Aber dennoch: Im Grunde genommen bin ich dafür. Die Gehälter gehen nach oben, das macht es leichter interessante und gute Leute zu finden. Zudem steigen ja auch die Preise, die wir von den Kassen abrufen können, was das kompensiert. Jetzt müssten nur noch die Beträge der Pflegekassen im selben Ausmaß nach oben gehen, denn sonst baden es die Kunden aus und das wollen wir ja auch nicht.

Gibt es etwas, das Sie den anderen Top 40 unter 40 mit auf den Weg geben möchten?

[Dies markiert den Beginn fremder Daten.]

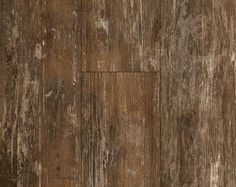 """The reclaimed barn wood look is very popular, both residentially and commercially. The distressed or aged look gives the space a warm organic feel. We are seeing is in hardwood, laminate and even photo imaged onto ceramic tile"" - Ty Pennington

Raemy: Mich würde mehr Zusammenarbeit unter den Pflegediensten freuen. Eigentlich ziehen wir ja alle am selben Strang, aber es herrscht noch immer viel Einzelkämpfertun bei den Diensten in der Region. Am Ende des Tages wollen wir ja alle das gleiche – daher wäre mehr Kooperation super. Wir sind da auch total offen als kenbi, einerseits, um über unser Konzept zu reden und es anderen auch aufzuzeigen und auch andererseits von anderen zu lernen oder Partnerschaften einzugehen. Gerade auch wenn es darum geht Probleme mit der Digitalisierung anzugehen.

Es ist total verrückt, wenn man sich überlegt, was wir theoretisch schon alles dürften und könnten, was aber immer wieder verschoben wird um ein paar Jahre, weil die Politik oder die Kassen noch nicht so weit sind. Es wäre großartig, wenn wir da alle mal einen Schritt gehen und uns überlegen könnten, wie wir gemeinsam mit Kassen und Politik reden, dass wir da schneller vorankommen.

Aber auch generell Zusammenarbeit – bei Mönchengladbach haben wir einen super Dienst, die uns einfach mal zwei Pflegekräfte ausgeliehen haben, da sie wissen, dass wenn sie mal einen Corona-Fall haben, wir ihnen ebenso unter die Arme greifen werden. Sowas würde ich mir auch bei anderen Diensten wünschen – überall.

Über den Interviewpartner

Clemens Raemy ist Co-Founder bei kenbi – nach einigen Jahren Auslandserfahrung hat der Absolvent der Harvard Business School sich nun für den Pflegemarkt entschieden. Raemy arbeitete in Südamerika, als seine Großmutter in Deutschland gepflegt werden musste. Die Idee für Kenbi sei aus der fehlenden Möglichkeit heraus entstanden, die Pflegekräfte seiner Großmutter digital zu unterstützen.